Eine Personalerin, ein Redakteur mit Sonderaufgaben (Volontärsbetreuung) und ein Chefredakteur sitzen mit einem männlichen Journalistikstudenten, noch einem männlichen Journalistikstudenten und einem weiblichen Journalistikstudenten an einem Tisch und reden. Was klingt wie der Beginn eines Witzes ist ... nur bedingt zum Lachen geeignet. Die drei Fragezeichen sind die dritte Gruppe an diesem tristgrauen Novembernachmittag. Kandidat eins hat sich in einen Anzug gestopft und eine schwarze
Aktenmappe bei sich, sein Aftershave kitzelt ein wenig aufdringlich in
der Nase. Kandidat zwei ist der Junge von nebenan mit dem gewissen Etwas zum Pferdestehlen, leger und doch schick gekleidet. Kandidat drei hat sich beim Friseur vorgestern noch einen Bob schneiden lassen, trägt einen schwarzen Rollkragenpullover zur dunkelgrauen Hose und eine noch fast neue Lederjacke. Hinsetzen. Es geht los. Nach der dritten Frage, das allgemeine Geplänkel zu den mit Anfang 20 noch recht überschaubaren Biografien hat der Chefredakteur schnell hinter sich gelassen, dämmert Kandidat drei, dass das Immer-der-Reihe-nach immer der Reihe nach immer so weiter gehen wird. Erst eins, dann zwei, dann drei ... zur Lage der Nation, Obamas Wahlkampf, Bankenkrise, Bundeskanzlerin, wer ist eigentlich derzeit Ministerpräsident von NRW, welcher Partei gehört der schleswig-holsteinische Amtskollege an, wieso eigentlich Journalist werden ... eins, zwei, drei ... eins, zwei, drei.

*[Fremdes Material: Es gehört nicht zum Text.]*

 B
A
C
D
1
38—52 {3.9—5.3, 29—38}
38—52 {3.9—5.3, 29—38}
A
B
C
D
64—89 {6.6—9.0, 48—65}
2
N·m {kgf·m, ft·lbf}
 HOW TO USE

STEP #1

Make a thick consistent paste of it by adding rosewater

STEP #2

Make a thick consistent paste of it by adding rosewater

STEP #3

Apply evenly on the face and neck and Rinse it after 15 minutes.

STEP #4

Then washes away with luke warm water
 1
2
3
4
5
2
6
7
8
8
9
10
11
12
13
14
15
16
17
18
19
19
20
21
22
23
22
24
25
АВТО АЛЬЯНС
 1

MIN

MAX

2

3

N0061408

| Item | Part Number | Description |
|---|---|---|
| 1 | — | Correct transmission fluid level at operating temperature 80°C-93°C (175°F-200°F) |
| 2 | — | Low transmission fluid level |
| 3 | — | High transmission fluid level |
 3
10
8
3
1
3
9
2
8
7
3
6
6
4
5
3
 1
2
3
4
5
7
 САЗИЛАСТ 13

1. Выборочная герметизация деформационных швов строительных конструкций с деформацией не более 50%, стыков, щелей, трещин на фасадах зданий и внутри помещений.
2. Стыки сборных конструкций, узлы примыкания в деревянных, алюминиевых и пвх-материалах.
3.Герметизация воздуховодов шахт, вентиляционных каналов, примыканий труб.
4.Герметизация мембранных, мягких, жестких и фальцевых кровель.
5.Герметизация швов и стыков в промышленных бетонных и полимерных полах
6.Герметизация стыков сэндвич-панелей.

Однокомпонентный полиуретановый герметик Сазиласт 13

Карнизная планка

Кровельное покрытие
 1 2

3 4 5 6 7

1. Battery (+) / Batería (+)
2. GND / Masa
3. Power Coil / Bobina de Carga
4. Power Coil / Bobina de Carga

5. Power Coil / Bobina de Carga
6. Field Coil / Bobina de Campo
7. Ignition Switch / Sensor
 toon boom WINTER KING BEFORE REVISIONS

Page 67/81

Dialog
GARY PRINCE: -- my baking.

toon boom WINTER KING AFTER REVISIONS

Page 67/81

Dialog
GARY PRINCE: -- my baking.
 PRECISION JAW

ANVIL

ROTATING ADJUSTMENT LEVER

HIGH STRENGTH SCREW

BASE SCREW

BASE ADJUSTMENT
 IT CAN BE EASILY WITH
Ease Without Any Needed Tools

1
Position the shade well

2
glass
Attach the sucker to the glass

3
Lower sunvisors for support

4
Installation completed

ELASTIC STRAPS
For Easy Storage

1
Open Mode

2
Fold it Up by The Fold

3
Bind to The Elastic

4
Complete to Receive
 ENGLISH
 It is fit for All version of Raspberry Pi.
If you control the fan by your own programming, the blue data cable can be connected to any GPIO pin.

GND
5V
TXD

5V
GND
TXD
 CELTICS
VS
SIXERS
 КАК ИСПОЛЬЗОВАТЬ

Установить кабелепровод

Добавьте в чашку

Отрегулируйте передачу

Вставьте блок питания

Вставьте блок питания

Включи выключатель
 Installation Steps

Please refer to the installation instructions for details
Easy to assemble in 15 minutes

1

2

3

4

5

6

Eins redet viel und, das muss neidlos anerkannt werden, ganz passabel. Eins zitiert aus Leitmedien. Eins weiß Bescheid. Eins redet wirklich ziemlich viel. Eins hört sich dabei auch gerne selbst zu. Aus eins könnte echt was werden in dieser Welt, denkt sich drei. Zwei wohl auch. Zwei fällt eins irgendwann mit rotem Kopf, vielleicht überrascht von der eigenen Courage, ins Wort. Mit zwei könnte drei echt mal ein Bierchen trinken gehen, denkt sich drei, wenn zwei nicht Konkurrent von drei wäre. Drei ist immer ganz am Ende dran. Eins und zwei haben dann eigentlich schon alles gesagt. Drei muss ganz tief im Kopf graben, mit anderen Worten die Worte der anderen wiederholen ... oder widersprechen. Sich die Konzeption einer Sonderseite zu den Bauverzögerungen der teuren regionalen Bahnstrecke sollen sich die Kandidaten zum Schluss ausdenken. Aber nicht im Team ... eins, zwei, drei. Zwei fallen die drei Sachen ein, die eins noch nicht vorgeschlagen hat. Drei findet, eingeleitet von einem breiten Ähm sogar noch was und stößt beim Graben im Kopf auf eine wie Reizhusten auszustoßende Idee: Vielleicht ein paar der Sachen streichen, damit es am Ende nicht drei Sonderseiten werden, wie wäre denn das, nur mal so, theoretisch? Schweigen. Chefredakteur grinst schief. Ein paar Sachen müsste man streichen, damit es nicht drei Sonderseiten werden, sagt er selbstzufrieden. Zeit ist um. Eins, zwei, drei ... müssen jetzt gehen. Eins sagt "Tschüss", zwei sagt "Tschüss", drei sagt mit plötzlich keimendem Selbstbewusstsein "Auf Wiedersehen". Klappt. Einen Tag später bekommt drei den Anruf, dass sie dabei ist. Zwei auch. Eins nicht.
Dies ist auch der Beginn einer wunderbaren Freundschaft. Zwei und drei gehen noch Jahre später immer mal wieder ein, zwei Bierchen miteinander trinken.
1 Kommentar:
So isses!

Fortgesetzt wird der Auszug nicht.